Was gibt Ihnen Halt, wenn es nicht nach Plan läuft? Einen anderen Plan suchen. In Bewegung kommen. Natürlich geht das nicht immer. Als ich vor einem Jahr zwei Mal eine schwere Lungenentzündung hatte, wäre ich fast gestorben. Es war nicht mein Verdienst, dass ich überlebt habe. Einfach «Merci!», weil, ich bin gern hier. Ich finde es die interessantere Haltung, wenn ich dankbar sein kann, für das, was mich im Leben vorwärtsbringt. Es ist eine Perspektive, die mir ein besseres Leben beschert, in einem Moment, in welchem meine Lebensumstände ziemlich aufwendig sind. Für mich bietet diese Krankheit viel Potenzial, hinzuschauen, geduldig zu werden, die Hoffnung zu zelebrieren, Dankbarkeit zu üben.
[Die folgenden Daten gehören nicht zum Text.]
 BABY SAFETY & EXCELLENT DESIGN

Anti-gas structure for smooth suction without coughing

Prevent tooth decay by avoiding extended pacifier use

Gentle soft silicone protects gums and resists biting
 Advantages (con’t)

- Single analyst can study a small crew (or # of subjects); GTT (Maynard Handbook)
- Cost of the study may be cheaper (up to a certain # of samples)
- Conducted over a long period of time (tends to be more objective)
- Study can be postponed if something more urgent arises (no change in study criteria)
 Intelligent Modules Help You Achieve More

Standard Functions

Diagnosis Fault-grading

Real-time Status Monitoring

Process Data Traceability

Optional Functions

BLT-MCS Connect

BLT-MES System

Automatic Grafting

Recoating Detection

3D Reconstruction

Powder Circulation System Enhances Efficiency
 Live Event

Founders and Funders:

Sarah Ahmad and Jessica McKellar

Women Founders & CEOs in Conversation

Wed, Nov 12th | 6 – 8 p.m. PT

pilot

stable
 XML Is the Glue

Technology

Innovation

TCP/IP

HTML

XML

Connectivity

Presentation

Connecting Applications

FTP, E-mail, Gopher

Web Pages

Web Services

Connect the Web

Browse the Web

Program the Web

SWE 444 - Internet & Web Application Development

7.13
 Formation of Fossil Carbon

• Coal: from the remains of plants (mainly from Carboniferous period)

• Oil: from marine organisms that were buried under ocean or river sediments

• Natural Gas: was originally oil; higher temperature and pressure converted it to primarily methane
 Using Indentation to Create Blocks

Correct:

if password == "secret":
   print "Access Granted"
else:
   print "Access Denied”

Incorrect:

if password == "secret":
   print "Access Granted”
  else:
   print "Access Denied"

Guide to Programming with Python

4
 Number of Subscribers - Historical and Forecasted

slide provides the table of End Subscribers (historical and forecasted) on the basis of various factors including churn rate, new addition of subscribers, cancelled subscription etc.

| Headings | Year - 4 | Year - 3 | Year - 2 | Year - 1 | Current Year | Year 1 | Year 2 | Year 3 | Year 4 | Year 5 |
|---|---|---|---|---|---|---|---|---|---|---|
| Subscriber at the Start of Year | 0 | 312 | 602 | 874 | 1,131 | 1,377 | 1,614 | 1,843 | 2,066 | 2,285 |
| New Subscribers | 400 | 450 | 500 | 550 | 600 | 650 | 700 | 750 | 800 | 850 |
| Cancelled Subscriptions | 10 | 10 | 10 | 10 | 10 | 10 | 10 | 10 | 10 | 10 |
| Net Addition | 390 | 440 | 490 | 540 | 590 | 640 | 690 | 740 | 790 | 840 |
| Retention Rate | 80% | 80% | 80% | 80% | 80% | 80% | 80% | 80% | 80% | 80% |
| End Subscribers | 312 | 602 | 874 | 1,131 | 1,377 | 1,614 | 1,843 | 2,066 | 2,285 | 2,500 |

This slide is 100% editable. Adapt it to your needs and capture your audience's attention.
Was gibt Ihnen sonst noch Halt? Natürlich gibt es Menschen, die mir sehr nahe sind, sehr wichtig für mein Leben, mein Wohlbefinden, mein Gleichgewicht. Zugleich sehe ich mich selber als treibende Kraft für dieses Miteinander. Wenn man dem Leid begegnet, kann man sich isolieren, und sagen, man sei der «Arme im Umzug» oder sich mit Mitgefühl begegnen – dann kann man auch anderen Menschen so begegnen. Womöglich wäre ich auch sonst auf diesen Weg gekommen. Aber ich begegnete einer Dringlichkeit, die mich antrieb, etwas zu wagen. Vielleicht wagen, krank zu sein und zugleich glücklich. Ich glaube, dass wir Konfrontation brauchen, damit etwas passiert in unserem Leben. Ich sehe eine grosse Kraft im Leid.

ALS Schweiz Die Patientenorganisation unterstützt Menschen mit Amyotropher Lateralsklerose (ALS) und ihre Angehörigen seit dem Jahr 2007 mit einer Vielzahl von Angeboten:

  • Hilfsmittel-Leihservice
  • Sozialberatung, psychologische Begleitung und Beratung zur Wohnsituation
  • Direkthilfe in finanzieller Notlage
  • Physische und virtuelle Austauschtreffen
  • Vernetzung und Schulung von Fachpersonen
  • Ferienwochen für Betroffene und Angehörige

Amyotrophe Lateralsklerose (ALS) Die unheilbare Erkrankung des zentralen und peripheren Nervensystems führt in kurzer Zeit zu Lähmungen am ganzen Körper, vermindert die Lebenserwartung zumeist drastisch und wirkt sich in vielen Fällen auf die Kognition aus. In der Schweiz sind etwa 600 Menschen von ALS betroffen, weltweit ungefähr 400’000. Die Krankheit bricht meistens in der Lebensmitte aus, etwas häufiger bei Männern als bei Frauen.